Failed validating 'type' in schema['properties']['pcr']:
    {'description': 'Was PCR used on this sample',
     'name': 'PCR Used',
     'type': 'boolean'}

On instance['pcr']:
    'false'

The above exception was the direct cause of the following exception:

Traceback (most recent call last):
  File "<stdin>", line 1, in <module>
  File "/home/benj/projects/tskit/python/tskit/tables.py", line 409, in add_row
    metadata = self.metadata_schema.validate_and_encode_row(metadata)
  File "/home/benj/projects/tskit/python/tskit/metadata.py", line 183, in validate_and_encode_row
    raise exceptions.MetadataValidationError from ve
tskit.exceptions.MetadataValidationError

To set the top-level metadata, just assign it. Validation and encoding happen as specified by the top-level metadata schema (Note that provenance info should go in Provenance not metadata):

tables.metadata = {"mean_coverage": 200.5}

To modify a schema, for example to add a key; first get the dict representation, modify then write back:

schema_dict = tables.individuals.metadata_schema.schema
schema_dict["properties"]["newKey"] = {"type": "integer"}
tables.individuals.metadata_schema = tskit.MetadataSchema(schema_dict)

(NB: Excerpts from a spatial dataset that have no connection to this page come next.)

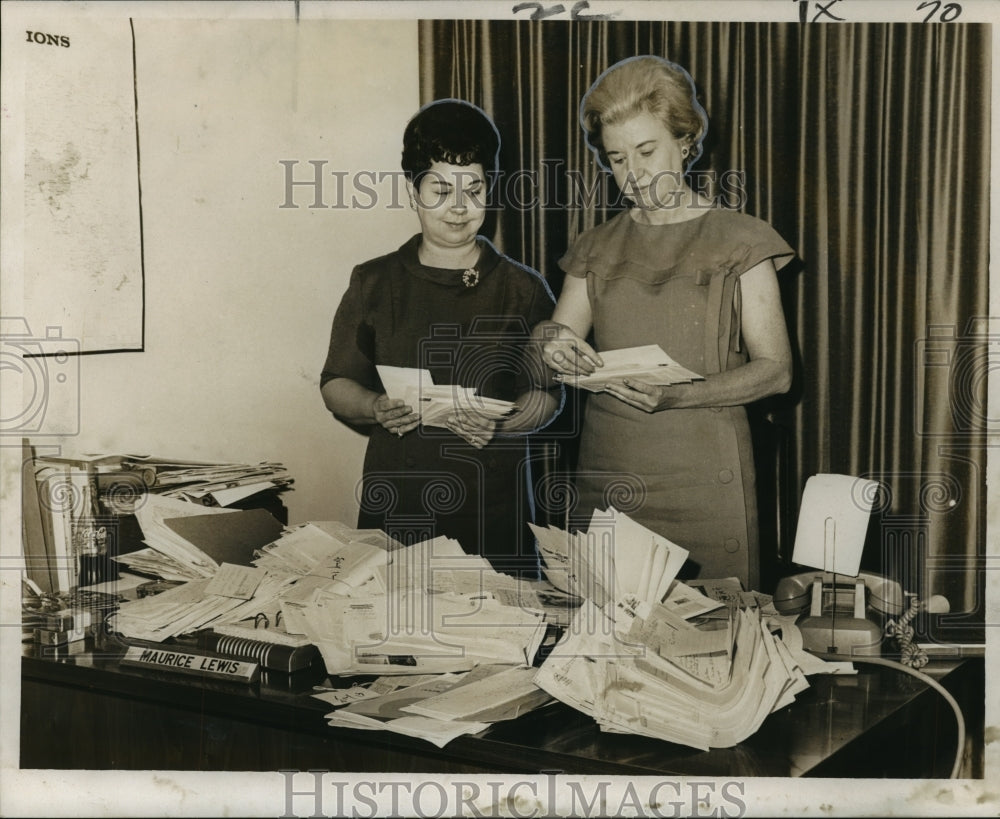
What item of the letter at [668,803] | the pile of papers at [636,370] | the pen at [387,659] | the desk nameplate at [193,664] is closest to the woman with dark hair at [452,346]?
the pile of papers at [636,370]

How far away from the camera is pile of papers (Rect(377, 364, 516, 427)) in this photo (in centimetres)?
248

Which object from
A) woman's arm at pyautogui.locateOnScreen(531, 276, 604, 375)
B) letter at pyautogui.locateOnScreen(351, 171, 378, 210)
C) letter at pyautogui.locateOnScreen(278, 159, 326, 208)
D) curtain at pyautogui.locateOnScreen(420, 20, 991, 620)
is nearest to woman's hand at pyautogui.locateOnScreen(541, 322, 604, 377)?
woman's arm at pyautogui.locateOnScreen(531, 276, 604, 375)

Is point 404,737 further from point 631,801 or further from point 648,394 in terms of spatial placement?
point 648,394

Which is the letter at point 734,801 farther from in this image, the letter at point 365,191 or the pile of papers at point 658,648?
the letter at point 365,191

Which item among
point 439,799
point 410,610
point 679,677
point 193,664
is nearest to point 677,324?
point 679,677

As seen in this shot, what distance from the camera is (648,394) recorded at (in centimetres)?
242

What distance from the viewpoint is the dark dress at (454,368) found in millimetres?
2486

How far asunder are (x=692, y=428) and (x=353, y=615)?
903mm

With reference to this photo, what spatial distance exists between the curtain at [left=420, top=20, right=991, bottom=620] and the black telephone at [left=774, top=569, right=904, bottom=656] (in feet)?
0.40

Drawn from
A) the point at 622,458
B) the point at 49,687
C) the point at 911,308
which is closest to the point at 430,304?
the point at 622,458

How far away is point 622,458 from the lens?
2459 millimetres

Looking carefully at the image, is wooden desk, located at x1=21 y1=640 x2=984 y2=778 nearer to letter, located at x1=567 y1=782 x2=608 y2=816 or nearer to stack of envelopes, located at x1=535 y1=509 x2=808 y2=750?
stack of envelopes, located at x1=535 y1=509 x2=808 y2=750

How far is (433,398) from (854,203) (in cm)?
111

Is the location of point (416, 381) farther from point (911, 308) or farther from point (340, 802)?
point (911, 308)
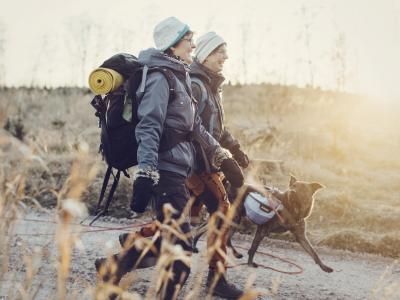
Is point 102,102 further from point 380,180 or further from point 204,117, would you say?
point 380,180

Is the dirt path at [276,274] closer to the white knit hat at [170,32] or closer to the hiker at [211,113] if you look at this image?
the hiker at [211,113]

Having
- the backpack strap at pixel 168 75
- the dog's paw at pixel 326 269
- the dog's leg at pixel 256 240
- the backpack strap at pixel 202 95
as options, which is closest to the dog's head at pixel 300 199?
the dog's leg at pixel 256 240

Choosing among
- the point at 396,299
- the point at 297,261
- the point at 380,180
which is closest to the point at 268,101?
the point at 380,180

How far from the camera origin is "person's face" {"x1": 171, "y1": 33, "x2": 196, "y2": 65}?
3.76m

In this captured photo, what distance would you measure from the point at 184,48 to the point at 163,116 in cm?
60

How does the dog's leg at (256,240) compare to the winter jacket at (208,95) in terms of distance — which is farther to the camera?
the dog's leg at (256,240)

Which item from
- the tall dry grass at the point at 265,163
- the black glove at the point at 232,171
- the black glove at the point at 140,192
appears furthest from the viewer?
the black glove at the point at 232,171

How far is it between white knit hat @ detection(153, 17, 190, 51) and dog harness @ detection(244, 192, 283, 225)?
2.73 metres

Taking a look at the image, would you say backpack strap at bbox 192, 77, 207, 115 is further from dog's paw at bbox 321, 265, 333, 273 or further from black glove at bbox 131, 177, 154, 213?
dog's paw at bbox 321, 265, 333, 273

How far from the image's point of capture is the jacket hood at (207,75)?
459cm

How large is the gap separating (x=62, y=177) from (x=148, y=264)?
768 cm

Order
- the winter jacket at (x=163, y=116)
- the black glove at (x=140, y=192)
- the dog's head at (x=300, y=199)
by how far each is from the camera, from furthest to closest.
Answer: the dog's head at (x=300, y=199) → the winter jacket at (x=163, y=116) → the black glove at (x=140, y=192)

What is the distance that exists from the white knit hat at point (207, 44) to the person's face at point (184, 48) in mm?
839

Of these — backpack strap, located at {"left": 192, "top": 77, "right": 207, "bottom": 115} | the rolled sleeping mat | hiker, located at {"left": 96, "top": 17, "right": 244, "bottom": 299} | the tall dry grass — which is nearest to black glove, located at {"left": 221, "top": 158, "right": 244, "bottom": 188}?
hiker, located at {"left": 96, "top": 17, "right": 244, "bottom": 299}
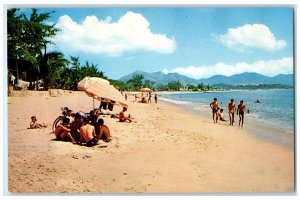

To modify the metadata of rows in tables use the Metadata for bulk table methods.

Viewing raw metadata

If you need to see the raw (i.e., bytes) metadata, you just need to remove the schema, for instance:

tables.individuals.add_row(metadata={'accession': 'abc123', 'newKey':25}})
tables.individuals[0].metadata
# {'accession': 'abc123', 'newKey': '25'}
tables.individuals.MetadataSchema = tskit.MetadataSchema(None)
tables.individuals[0].metadata
# b'abc123\x00\x00\x19'

Metadata for bulk table methods

In the interests of efficiency each table’s packset_metadata method, as well as the more general set_columns and append_columns do not attempt to validate or encode metadata. You can call MetadataSchema.validate_and_encode_row directly to prepare metadata for these methods:

metadata_column = [
    {"accession": "etho1234", "pcr": True},
    {"accession": "richard1235", "pcr": False},
    {"accession": "albert1236", "pcr": True},
]
encoded_metadata_column = [
    table.metadata_schema.validate_and_encode_row(r) for r in metadata_column
]
metadata, metadata_offset = tskit.pack_bytes(encoded_metadata_column)
table.set_columns(flags=[0, 0, 0], metadata=metadata, metadata_offset=metadata_offset)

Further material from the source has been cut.